TASK TO CARRY OUT:
Scan the material that follows. Copy every line containing the word "High".

STORED DATA:
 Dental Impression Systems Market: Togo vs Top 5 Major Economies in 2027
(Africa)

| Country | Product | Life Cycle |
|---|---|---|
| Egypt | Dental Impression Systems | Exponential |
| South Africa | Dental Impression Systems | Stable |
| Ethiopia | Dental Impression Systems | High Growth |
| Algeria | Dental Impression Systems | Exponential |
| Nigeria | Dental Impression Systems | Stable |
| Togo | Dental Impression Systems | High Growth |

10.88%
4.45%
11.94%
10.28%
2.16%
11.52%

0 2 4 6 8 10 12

==

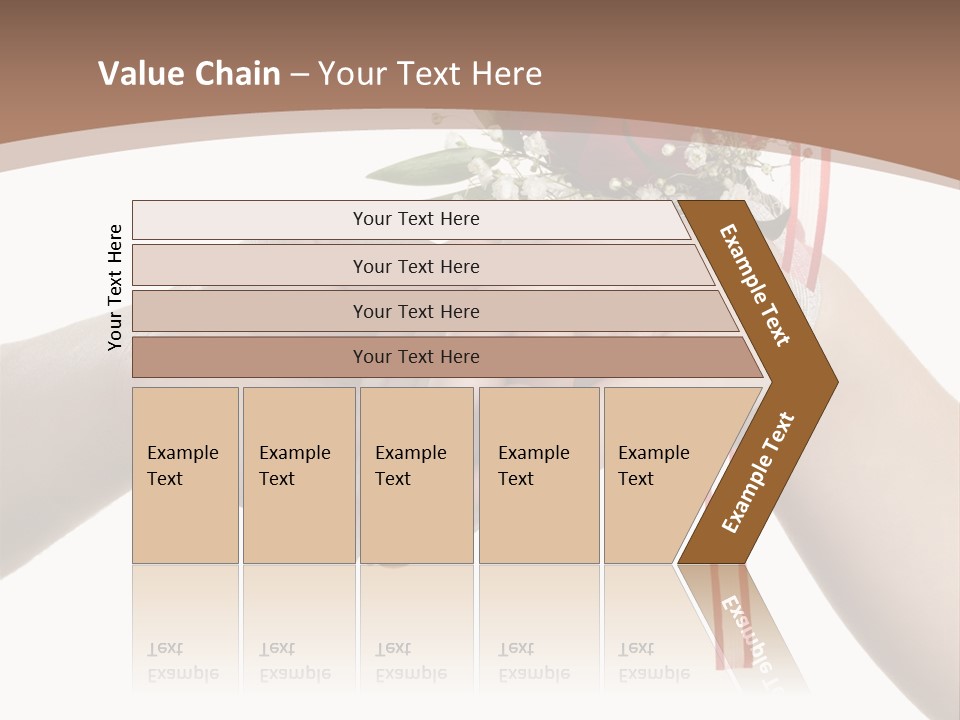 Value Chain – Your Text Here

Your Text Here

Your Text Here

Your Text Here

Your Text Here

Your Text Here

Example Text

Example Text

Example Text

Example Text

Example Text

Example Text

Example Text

YOUR SOLUTION:
| Ethiopia | Dental Impression Systems | High Growth |
| Togo | Dental Impression Systems | High Growth |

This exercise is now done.